Para poder ganar el cielo, es necesario hacer un acto de
amor a Dios, porque Dios es Amor, y nadie que no lo ame, puede estar en su
Presencia. Dios nos creó, a los hombres y a los ángeles, para que gocemos y
disfrutemos de su contemplación y de su Amor, pero como somos libres, no va a
llevar a nadie en contra de su voluntad, porque Dios respeta profundamente lo
más preciado que tiene el hombre y que lo asemeja a Dios, y es la libertad. Para
poder entrar en el cielo, hay que demostrar, con actos de amor, que queremos
estar con el Dios-Amor; de lo contrario, no entraremos en el cielo.
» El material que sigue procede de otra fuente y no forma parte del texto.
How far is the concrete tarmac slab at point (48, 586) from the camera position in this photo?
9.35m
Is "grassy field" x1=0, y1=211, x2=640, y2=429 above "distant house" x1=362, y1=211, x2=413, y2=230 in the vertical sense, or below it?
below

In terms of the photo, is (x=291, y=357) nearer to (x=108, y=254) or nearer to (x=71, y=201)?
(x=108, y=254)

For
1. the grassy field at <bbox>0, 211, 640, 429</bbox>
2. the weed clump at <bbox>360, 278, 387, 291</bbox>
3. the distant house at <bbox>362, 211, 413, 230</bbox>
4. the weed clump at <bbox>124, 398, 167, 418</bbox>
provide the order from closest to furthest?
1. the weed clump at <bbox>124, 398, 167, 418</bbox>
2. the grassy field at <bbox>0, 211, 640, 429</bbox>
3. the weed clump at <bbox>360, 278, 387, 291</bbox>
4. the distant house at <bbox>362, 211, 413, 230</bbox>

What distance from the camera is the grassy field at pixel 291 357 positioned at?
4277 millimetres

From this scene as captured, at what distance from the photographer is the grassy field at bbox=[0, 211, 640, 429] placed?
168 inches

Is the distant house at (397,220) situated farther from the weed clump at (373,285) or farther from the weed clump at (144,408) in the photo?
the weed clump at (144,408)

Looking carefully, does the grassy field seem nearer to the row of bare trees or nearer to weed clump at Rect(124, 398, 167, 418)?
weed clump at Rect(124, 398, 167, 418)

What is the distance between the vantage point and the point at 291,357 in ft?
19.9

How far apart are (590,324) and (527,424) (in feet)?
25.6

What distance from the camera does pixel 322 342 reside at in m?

Y para
hacer ese acto de amor, es que Dios nos creó libres y nos pone a prueba, tanto
a los ángeles, como a nosotros, para que nadie pueda decir: “Yo no sabía que
para entrar al cielo, debía amar a Dios”. Precisamente, Dios creó a los ángeles
con libre albedrío para que fueran capaces de hacer su acto de amor a Dios y en
consecuencia, demostrar que querían estar con Dios por toda la eternidad. Sólo después
de este acto de amor, verían a Dios cara a cara, en el cielo[2]. En
el caso de los ángeles, esta prueba duró lo que en nosotros equivaldría a
escasos segundos –es un decir-, lo cual era suficiente, para la poderosa mente
angélica, para conocer a Dios y saber si elegía estar con Él o contra Él. Muchos
ángeles, siguiendo a Lucifer, se rebelaron contra Dios, perdieron la gracia
aunque conservaron su naturaleza angélica –por eso son tan fuertes y poderosos
en relación a nosotros, los hombres- y fueron condenados al Infierno, un lugar
de tormento eterno, creado para ellos y para las almas de los hombres que
libremente elijan morir en pecado mortal, porque no desean estar con Dios. En
otras palabras, nadie cae en el infierno “por casualidad”, ni tampoco nadie va
al cielo si no ama a Dios. En nuestro caso, la prueba para decidirnos si
queremos estar con Dios por toda la eternidad, es esta vida, por lo cual
nuestra vida como cristianos debe estar hecha de continuos actos de amor
sobrenatural, a Dios y a los hermanos. De esa manera, demostraremos a Dios que
queremos estar con Él para siempre y, cuando llegue el fin de nuestra vida
terrena, Dios nos llevará con Él, para gozar de su Amor y de su Alegría para
siempre.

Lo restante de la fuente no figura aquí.